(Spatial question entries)
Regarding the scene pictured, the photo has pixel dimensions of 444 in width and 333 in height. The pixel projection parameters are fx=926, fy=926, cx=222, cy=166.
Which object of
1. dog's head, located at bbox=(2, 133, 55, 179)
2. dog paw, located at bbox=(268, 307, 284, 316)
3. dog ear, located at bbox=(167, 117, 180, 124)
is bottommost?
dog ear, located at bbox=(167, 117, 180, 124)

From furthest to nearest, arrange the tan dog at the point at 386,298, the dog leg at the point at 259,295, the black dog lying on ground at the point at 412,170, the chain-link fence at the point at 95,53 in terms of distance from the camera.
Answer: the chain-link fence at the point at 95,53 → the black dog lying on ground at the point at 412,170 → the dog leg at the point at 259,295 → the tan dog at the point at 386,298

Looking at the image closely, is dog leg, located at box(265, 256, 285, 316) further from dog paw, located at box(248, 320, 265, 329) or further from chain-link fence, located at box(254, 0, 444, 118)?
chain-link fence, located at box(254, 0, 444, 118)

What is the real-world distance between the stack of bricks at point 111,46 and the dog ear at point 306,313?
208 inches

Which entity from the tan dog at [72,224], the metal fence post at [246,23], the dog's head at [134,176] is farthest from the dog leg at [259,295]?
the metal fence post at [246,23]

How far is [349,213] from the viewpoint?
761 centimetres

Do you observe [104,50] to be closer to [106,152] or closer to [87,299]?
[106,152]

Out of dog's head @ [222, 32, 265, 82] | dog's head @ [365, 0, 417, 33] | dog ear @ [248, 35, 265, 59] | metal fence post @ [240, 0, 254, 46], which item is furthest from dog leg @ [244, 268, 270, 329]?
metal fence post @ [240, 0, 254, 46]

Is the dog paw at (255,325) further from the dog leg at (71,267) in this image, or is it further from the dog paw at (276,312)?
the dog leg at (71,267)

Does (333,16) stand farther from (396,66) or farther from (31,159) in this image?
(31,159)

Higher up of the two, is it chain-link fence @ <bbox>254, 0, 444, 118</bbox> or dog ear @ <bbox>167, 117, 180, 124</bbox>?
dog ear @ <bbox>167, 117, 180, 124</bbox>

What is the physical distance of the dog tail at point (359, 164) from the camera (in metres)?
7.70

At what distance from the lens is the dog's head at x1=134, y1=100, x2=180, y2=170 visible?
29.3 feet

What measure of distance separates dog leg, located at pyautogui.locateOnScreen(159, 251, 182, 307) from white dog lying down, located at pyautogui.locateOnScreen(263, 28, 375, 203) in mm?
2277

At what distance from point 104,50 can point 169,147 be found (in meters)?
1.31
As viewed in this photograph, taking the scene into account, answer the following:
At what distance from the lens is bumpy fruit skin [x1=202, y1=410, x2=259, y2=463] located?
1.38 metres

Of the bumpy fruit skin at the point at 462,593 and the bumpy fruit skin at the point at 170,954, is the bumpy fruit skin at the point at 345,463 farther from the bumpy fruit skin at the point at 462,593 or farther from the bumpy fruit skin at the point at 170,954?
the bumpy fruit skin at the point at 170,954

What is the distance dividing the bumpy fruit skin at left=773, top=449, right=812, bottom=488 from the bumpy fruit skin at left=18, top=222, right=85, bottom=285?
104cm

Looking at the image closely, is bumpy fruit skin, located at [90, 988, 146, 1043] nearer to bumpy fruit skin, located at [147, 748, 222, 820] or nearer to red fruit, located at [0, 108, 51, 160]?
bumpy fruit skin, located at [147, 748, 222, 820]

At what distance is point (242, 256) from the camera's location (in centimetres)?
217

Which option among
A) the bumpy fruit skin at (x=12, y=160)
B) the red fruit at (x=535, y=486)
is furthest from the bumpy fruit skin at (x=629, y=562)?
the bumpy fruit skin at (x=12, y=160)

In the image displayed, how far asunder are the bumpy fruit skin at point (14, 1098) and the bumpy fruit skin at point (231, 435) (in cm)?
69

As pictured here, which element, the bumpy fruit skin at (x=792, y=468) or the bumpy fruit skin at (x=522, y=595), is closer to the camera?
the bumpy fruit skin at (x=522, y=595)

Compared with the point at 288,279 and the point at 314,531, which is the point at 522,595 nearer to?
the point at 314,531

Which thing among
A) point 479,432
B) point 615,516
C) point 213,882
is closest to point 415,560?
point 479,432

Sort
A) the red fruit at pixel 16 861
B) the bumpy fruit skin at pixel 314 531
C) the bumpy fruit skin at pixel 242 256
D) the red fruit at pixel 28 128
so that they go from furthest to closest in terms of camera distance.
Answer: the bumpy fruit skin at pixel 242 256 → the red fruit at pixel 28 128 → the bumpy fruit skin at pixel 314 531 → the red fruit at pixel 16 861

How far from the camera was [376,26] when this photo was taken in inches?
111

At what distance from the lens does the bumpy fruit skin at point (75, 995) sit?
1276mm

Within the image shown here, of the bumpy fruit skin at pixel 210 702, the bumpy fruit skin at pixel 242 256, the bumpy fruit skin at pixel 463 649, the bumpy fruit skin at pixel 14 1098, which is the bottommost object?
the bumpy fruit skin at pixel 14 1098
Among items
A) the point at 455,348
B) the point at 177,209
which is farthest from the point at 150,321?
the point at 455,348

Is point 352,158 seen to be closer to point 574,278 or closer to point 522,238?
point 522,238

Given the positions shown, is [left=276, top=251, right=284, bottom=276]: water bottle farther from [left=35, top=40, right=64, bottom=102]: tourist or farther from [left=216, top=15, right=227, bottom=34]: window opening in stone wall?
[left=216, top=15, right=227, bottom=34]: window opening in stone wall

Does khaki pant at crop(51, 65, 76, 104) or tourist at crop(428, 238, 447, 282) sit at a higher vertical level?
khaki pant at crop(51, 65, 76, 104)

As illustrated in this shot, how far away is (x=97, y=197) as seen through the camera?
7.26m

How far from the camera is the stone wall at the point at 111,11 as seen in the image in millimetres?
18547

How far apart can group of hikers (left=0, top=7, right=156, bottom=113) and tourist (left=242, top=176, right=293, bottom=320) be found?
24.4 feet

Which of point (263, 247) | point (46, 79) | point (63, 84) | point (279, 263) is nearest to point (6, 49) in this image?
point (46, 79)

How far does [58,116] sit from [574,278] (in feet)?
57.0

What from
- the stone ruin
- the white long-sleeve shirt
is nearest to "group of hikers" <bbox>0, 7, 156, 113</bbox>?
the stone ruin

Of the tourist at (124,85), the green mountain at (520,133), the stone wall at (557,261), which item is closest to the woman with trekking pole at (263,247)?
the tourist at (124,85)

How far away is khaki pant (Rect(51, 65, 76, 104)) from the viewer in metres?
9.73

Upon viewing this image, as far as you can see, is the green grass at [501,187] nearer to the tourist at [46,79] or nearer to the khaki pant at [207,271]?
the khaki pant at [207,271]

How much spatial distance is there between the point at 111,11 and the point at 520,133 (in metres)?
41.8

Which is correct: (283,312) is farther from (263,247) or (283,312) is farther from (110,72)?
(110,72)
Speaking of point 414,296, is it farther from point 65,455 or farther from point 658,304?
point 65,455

(Exercise prompt): Write out every one of the rows above again, word for word, with nothing left out or changed.

(Solution for this exercise):
Regarding the scene pictured, the photo has pixel dimensions of 444 in width and 333 in height. The pixel projection parameters are fx=926, fy=926, cx=222, cy=166.
Which object of
1. dog's head, located at bbox=(2, 133, 55, 179)
2. dog paw, located at bbox=(268, 307, 284, 316)
3. dog ear, located at bbox=(167, 117, 180, 124)
is bottommost?
dog ear, located at bbox=(167, 117, 180, 124)

From furthest to nearest, arrange the tan dog at the point at 386,298, the dog leg at the point at 259,295, the black dog lying on ground at the point at 412,170, the chain-link fence at the point at 95,53 in terms of distance from the camera.
Answer: the chain-link fence at the point at 95,53 → the black dog lying on ground at the point at 412,170 → the dog leg at the point at 259,295 → the tan dog at the point at 386,298

Looking at the image closely, is dog leg, located at box(265, 256, 285, 316) further from dog paw, located at box(248, 320, 265, 329) or further from chain-link fence, located at box(254, 0, 444, 118)?
chain-link fence, located at box(254, 0, 444, 118)

What is the real-world distance between the stack of bricks at point 111,46 and the dog ear at point 306,313?
208 inches

Which entity from the tan dog at [72,224], the metal fence post at [246,23], the dog's head at [134,176] is farthest from the dog leg at [259,295]?
the metal fence post at [246,23]

How far is [349,213] from the viewpoint?
761 centimetres

Do you observe [104,50] to be closer to [106,152] or closer to [87,299]?
[106,152]

Out of dog's head @ [222, 32, 265, 82] | dog's head @ [365, 0, 417, 33] | dog ear @ [248, 35, 265, 59] | metal fence post @ [240, 0, 254, 46], which item is furthest from dog leg @ [244, 268, 270, 329]?
metal fence post @ [240, 0, 254, 46]

Is the dog paw at (255,325) further from the dog leg at (71,267) in this image, or is it further from the dog paw at (276,312)?
the dog leg at (71,267)

Does (333,16) stand farther from (396,66) or farther from (31,159) in this image?
(31,159)

Higher up of the two, is it chain-link fence @ <bbox>254, 0, 444, 118</bbox> or dog ear @ <bbox>167, 117, 180, 124</bbox>?
dog ear @ <bbox>167, 117, 180, 124</bbox>

What is the physical distance of the dog tail at point (359, 164) from the camera (in metres)?
7.70

At what distance from the lens is the dog's head at x1=134, y1=100, x2=180, y2=170 visible?
29.3 feet

What measure of distance separates dog leg, located at pyautogui.locateOnScreen(159, 251, 182, 307) from white dog lying down, located at pyautogui.locateOnScreen(263, 28, 375, 203) in mm?
2277

At what distance from point 104,50 can point 169,147 be found (in meters)?
1.31
As viewed in this photograph, taking the scene into account, answer the following:
At what distance from the lens is bumpy fruit skin [x1=202, y1=410, x2=259, y2=463] located?
1.38 metres

Of the bumpy fruit skin at the point at 462,593 and the bumpy fruit skin at the point at 170,954, is the bumpy fruit skin at the point at 345,463 farther from the bumpy fruit skin at the point at 462,593 or farther from the bumpy fruit skin at the point at 170,954?
the bumpy fruit skin at the point at 170,954

What is the distance dividing the bumpy fruit skin at left=773, top=449, right=812, bottom=488 from the bumpy fruit skin at left=18, top=222, right=85, bottom=285?
104cm

Looking at the image closely, is bumpy fruit skin, located at [90, 988, 146, 1043] nearer to bumpy fruit skin, located at [147, 748, 222, 820] or nearer to red fruit, located at [0, 108, 51, 160]?
bumpy fruit skin, located at [147, 748, 222, 820]

At what distance is point (242, 256) from the camera's location (in centimetres)?
217

Which option among
A) the bumpy fruit skin at (x=12, y=160)
B) the red fruit at (x=535, y=486)
is furthest from the bumpy fruit skin at (x=629, y=562)?
the bumpy fruit skin at (x=12, y=160)

In the image displayed, how far asunder are the bumpy fruit skin at point (14, 1098) and the bumpy fruit skin at point (231, 435) (in cm)?
69

As pictured here, which element, the bumpy fruit skin at (x=792, y=468) or the bumpy fruit skin at (x=522, y=595), is closer to the camera?
the bumpy fruit skin at (x=522, y=595)

Compared with the point at 288,279 and the point at 314,531, which is the point at 522,595 nearer to?
the point at 314,531

Which thing among
A) point 479,432
B) point 615,516
C) point 213,882
is closest to point 415,560?
point 479,432

Sort
A) the red fruit at pixel 16 861
B) the bumpy fruit skin at pixel 314 531
C) the bumpy fruit skin at pixel 242 256
D) the red fruit at pixel 28 128
so that they go from furthest to closest in terms of camera distance.
Answer: the bumpy fruit skin at pixel 242 256 → the red fruit at pixel 28 128 → the bumpy fruit skin at pixel 314 531 → the red fruit at pixel 16 861

How far from the camera was [376,26] when this photo was taken in inches?
111

At what distance from the lens does the bumpy fruit skin at point (75, 995) sit?
1276mm

Within the image shown here, of the bumpy fruit skin at pixel 210 702, the bumpy fruit skin at pixel 242 256, the bumpy fruit skin at pixel 463 649, the bumpy fruit skin at pixel 14 1098, which is the bottommost object?
the bumpy fruit skin at pixel 14 1098
Among items
A) the point at 455,348
B) the point at 177,209
which is farthest from the point at 150,321?
the point at 455,348

Is point 352,158 seen to be closer to point 574,278 or closer to point 522,238?
point 522,238

Given the positions shown, is [left=276, top=251, right=284, bottom=276]: water bottle farther from [left=35, top=40, right=64, bottom=102]: tourist or farther from [left=216, top=15, right=227, bottom=34]: window opening in stone wall?
[left=216, top=15, right=227, bottom=34]: window opening in stone wall

Does khaki pant at crop(51, 65, 76, 104) or tourist at crop(428, 238, 447, 282) sit at a higher vertical level?
khaki pant at crop(51, 65, 76, 104)

As illustrated in this shot, how far away is (x=97, y=197) as seen through the camera?
7.26m

How far from the camera is the stone wall at the point at 111,11 as seen in the image in millimetres?
18547

How far apart can group of hikers (left=0, top=7, right=156, bottom=113) and tourist (left=242, top=176, right=293, bottom=320) be found?
24.4 feet

Which of point (263, 247) | point (46, 79) | point (63, 84) | point (279, 263) is nearest to point (6, 49) in this image?
point (46, 79)

How far does [58,116] sit from [574,278] (in feet)?
57.0

What from
- the stone ruin
- the white long-sleeve shirt
is nearest to "group of hikers" <bbox>0, 7, 156, 113</bbox>?
the stone ruin

Of the tourist at (124,85), the green mountain at (520,133), the stone wall at (557,261), which item is closest to the woman with trekking pole at (263,247)?
the tourist at (124,85)

How far away is khaki pant (Rect(51, 65, 76, 104)) from the viewer in metres?
9.73

Upon viewing this image, as far as you can see, is the green grass at [501,187] nearer to the tourist at [46,79] or nearer to the khaki pant at [207,271]?
the khaki pant at [207,271]

How much spatial distance is there between the point at 111,11 and the point at 520,133 (in metres)?
41.8

Which is correct: (283,312) is farther from (263,247) or (283,312) is farther from (110,72)?
(110,72)
Speaking of point 414,296, is it farther from point 65,455 or farther from point 658,304?
point 65,455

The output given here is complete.